▸ What this exercise asks:
[a] Translate this sentence from the data wrangling blog post into Spanish: "What I need is the ability to pull a complete set of data on the students in my program multiple times throughout the semester as they add and drop classes."
[b] Write the next part of the data wrangling blog post, picking up after its final sentence.

▸ Document segment:
■ ■ ■ ■ ■ ■ ■

The Data Wrangling Blues


Sometimes you have to fight to get your high-quality data...

Published on December 12, 2023 by profshanks

data wrangling web scraping collaboration self efficacy

6 min READ

In an ideal world, those of us working with data would have frictionless access to our data warehouses, and the data engineering behind those troves of data would be modern, efficient, and user friendly. I don’t live there either. Here’s what I’m doing to get by…

I coordinate a course taken by two-thirds of the students at our university, split across dozens of class sections. To do my job, I need accurate rosters detailing which students are in which sections, along with their email addresses and other details that enable me to circulate surveys and other tools that we use to keep tabs on how the program is going. Obtaining accurate versions of those rosters in a timely fashion has proven challenging over the years, and many different approaches have been used including:

  • Having faculty send me a copy of their rosters (lots of mistakes, inconsistent response times)
  • Direct data-requests from the folks who run our data-warehouse (can take up to a week, we pay a fee for every data pull)
  • I copy/paste the data from the learning management system using my administrative access privileges (Incomplete data, time-consuming & error-prone process)
  • Collect missing data from student reponses to surveys (error-prone, some students don’t do the survey)

The Mission:

What I need is the ability to pull a complete set of data on the students in my program multiple times throughout the semester as they add and drop classes. This is particulary important in the early weeks of the semester when student schedules are the most changeable.

■ ■ ■ ■ ■ ■ ■

▸ Material supplied:
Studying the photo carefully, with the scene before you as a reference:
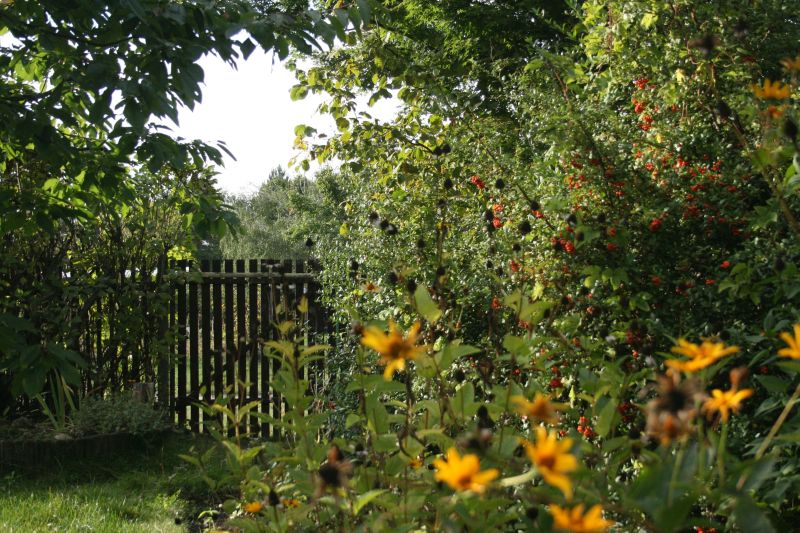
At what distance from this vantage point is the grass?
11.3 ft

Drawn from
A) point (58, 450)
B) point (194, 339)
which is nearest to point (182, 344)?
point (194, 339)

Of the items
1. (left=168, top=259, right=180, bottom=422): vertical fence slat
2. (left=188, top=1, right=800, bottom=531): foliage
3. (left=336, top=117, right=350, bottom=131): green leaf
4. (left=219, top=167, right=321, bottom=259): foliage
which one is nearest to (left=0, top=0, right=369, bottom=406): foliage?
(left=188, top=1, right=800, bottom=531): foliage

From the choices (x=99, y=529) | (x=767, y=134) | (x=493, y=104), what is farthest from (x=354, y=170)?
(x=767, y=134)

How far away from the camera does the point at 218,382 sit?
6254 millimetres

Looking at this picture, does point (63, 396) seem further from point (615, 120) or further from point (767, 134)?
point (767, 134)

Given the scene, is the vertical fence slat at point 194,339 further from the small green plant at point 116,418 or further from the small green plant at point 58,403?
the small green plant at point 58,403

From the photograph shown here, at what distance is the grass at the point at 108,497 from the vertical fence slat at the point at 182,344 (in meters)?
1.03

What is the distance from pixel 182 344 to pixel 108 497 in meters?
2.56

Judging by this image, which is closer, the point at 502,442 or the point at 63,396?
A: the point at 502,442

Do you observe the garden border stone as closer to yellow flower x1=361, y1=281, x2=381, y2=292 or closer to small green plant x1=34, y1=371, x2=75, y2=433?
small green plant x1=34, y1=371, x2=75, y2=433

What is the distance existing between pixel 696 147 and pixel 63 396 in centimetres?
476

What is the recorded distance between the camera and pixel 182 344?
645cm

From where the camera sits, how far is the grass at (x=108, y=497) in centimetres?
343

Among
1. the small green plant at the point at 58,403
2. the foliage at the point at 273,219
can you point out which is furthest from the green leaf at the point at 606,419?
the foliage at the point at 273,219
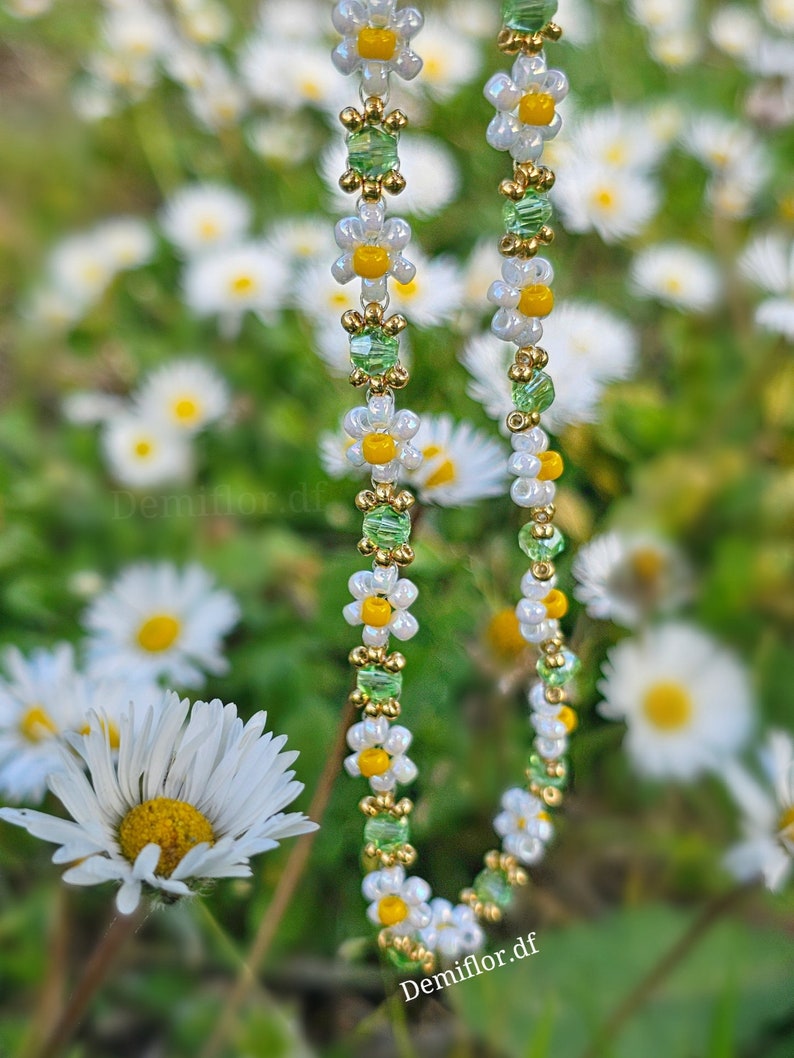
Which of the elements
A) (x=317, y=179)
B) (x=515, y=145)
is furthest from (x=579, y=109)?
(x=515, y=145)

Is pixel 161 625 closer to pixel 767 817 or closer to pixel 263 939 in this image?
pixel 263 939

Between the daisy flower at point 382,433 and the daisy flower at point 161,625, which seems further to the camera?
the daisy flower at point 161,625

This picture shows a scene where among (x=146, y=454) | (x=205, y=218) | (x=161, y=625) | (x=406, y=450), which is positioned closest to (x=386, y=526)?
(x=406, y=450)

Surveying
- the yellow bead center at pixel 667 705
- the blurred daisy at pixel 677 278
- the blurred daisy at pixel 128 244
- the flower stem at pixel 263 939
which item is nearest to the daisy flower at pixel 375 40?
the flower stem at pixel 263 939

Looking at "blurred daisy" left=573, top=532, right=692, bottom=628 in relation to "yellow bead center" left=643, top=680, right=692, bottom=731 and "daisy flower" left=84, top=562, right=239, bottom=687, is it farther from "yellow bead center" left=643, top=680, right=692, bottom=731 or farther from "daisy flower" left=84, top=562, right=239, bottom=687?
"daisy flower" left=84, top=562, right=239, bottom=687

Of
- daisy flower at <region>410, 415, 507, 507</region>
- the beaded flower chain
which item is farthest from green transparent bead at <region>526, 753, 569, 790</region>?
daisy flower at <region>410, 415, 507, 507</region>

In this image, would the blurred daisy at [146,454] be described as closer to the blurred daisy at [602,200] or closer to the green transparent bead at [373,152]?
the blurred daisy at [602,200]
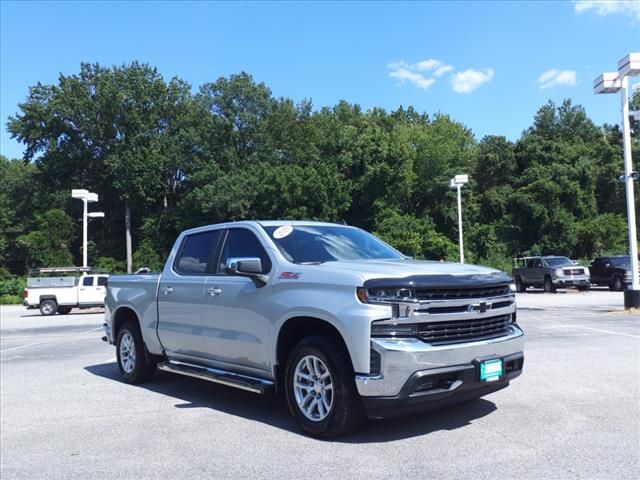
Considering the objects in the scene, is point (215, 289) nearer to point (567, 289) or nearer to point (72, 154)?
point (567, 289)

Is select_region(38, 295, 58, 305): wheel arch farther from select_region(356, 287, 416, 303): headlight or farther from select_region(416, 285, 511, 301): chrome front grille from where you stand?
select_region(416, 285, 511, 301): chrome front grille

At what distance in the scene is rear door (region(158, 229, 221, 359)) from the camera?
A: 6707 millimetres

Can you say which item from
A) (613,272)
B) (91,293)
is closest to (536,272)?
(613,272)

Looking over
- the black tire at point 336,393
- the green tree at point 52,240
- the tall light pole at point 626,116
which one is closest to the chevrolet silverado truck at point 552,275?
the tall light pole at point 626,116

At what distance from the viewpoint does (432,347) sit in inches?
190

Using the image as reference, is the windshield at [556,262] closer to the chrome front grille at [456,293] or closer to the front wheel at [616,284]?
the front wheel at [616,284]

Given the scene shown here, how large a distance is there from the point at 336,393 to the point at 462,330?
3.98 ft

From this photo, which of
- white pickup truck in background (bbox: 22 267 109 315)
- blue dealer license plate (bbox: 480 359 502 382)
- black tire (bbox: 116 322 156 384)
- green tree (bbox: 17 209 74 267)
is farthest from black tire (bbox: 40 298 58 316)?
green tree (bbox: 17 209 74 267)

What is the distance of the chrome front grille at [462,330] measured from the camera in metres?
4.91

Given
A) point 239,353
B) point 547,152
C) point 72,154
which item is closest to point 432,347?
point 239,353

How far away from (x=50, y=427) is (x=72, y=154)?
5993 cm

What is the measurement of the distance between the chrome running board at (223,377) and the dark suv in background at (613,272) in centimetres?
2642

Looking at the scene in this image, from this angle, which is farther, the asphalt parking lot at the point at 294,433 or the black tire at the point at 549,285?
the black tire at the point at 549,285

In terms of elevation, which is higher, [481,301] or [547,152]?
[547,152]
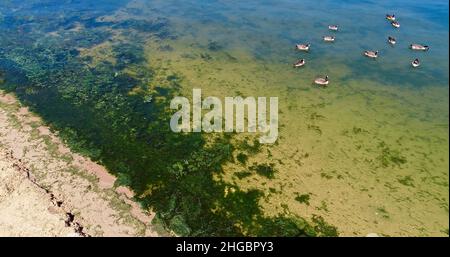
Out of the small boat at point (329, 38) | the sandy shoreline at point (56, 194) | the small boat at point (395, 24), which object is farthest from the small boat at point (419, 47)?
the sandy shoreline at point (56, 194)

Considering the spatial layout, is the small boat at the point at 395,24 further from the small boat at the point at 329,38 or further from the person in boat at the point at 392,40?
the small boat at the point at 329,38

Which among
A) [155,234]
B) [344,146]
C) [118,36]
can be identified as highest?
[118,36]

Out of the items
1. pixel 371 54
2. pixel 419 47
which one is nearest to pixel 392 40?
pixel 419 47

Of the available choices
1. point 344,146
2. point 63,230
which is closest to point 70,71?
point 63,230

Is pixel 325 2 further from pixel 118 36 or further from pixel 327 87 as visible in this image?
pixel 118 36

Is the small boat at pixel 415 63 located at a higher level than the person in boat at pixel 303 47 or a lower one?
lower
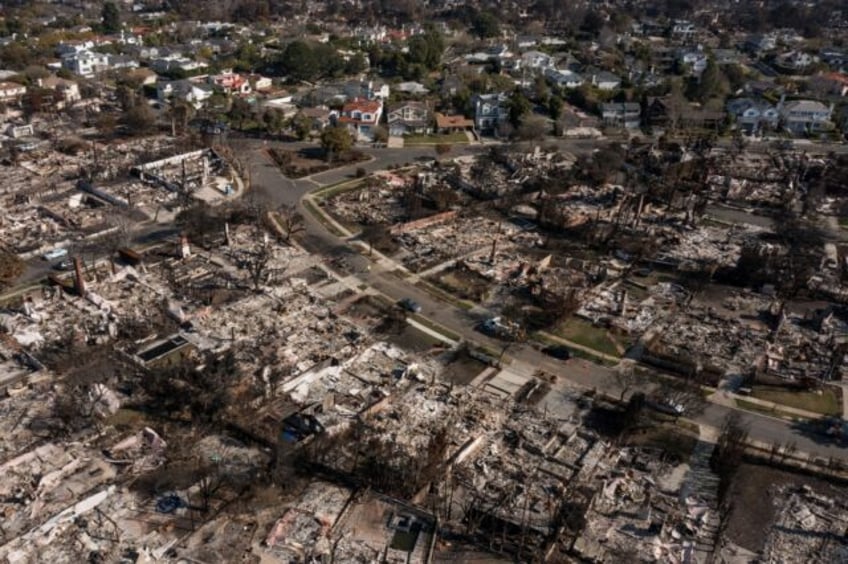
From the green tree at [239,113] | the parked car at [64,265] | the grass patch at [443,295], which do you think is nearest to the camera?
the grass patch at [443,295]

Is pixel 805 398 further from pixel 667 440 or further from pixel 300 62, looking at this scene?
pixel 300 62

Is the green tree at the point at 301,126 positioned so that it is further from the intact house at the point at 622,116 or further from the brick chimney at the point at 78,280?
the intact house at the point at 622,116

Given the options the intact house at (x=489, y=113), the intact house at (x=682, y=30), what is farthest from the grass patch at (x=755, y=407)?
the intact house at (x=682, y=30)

■ ■ ■ ■ ■ ■ ■

▸ Responses by task:
[a] Lo que necesito es la capacidad de obtener un conjunto completo de datos sobre los estudiantes de mi programa varias veces a lo largo del semestre, a medida que agregan y dan de baja asignaturas.

[b]
The Plan:

The good news is that I have access to all of the data, I just don’t have the authority to access that data using something efficient like a SQL query. I have to click through page after page after page in the online interface, copying and pasting data as I go into a separate Excel sheet. This is mindless, repetitive, and consequently error-prone. This also happens to be exactly the sort of thing that a web-scraper can do far more accurately and efficiently!

Step-By-Step:

The Tools: My package of choice for this task is Selenium. One day I will learn to do these sorts of things with Perl, but once again Python lives up to its reputation as the perpetually “good enough” language. Using the Selenium WebDriver I can navigate through all of those same clicks, and collect the desired data along the way into a Pandas dataframe for later export into an Excel file. That file can then be used in multiple scripts throughout the semester.

Building the Script: The majority of the work here involved walking through each page of the interface and inspecting each data field to find the XPath. This allows the WebDriver object to find what I’m looking for. As with most projects, I only wound up needing a small fraction the Selenium’s capability. In fact 99% of the work was done with a single method:

cell = driver.find_element(By.XPATH, '//*[@id="EMAIL_LINK$0"]')

A handful of methods called on the “cell” object (.text, .send_keys(), .click(), .get_attribute) covered nearly all of the activity that I was looking for the WebDriver to execute. There were also some nuances involving string slicing that were required to give me the precise format that I needed in my final Excel sheet. Here is one example:

email = str(driver.find_element(By.XPATH, f'//*[@id="EMAIL_LINK${i}"]').get_attribute('href'))[7:]

Here I had to give the WebDriver a heads up that I wanted to scrape the ‘href’ attribute, and that I wanted it to slice off the first 7 elements (“mailto:”) of the string. Otherwise the process of creating the code was just as simplistic and repetitive as it was doing the same activity by hand!

As each piece of data was scraped, it was added to a dictionary, which was then appended as a new row of a Pandas dataframe. When all of the sections had been scraped, the dataframe was exported as an Excel workbook.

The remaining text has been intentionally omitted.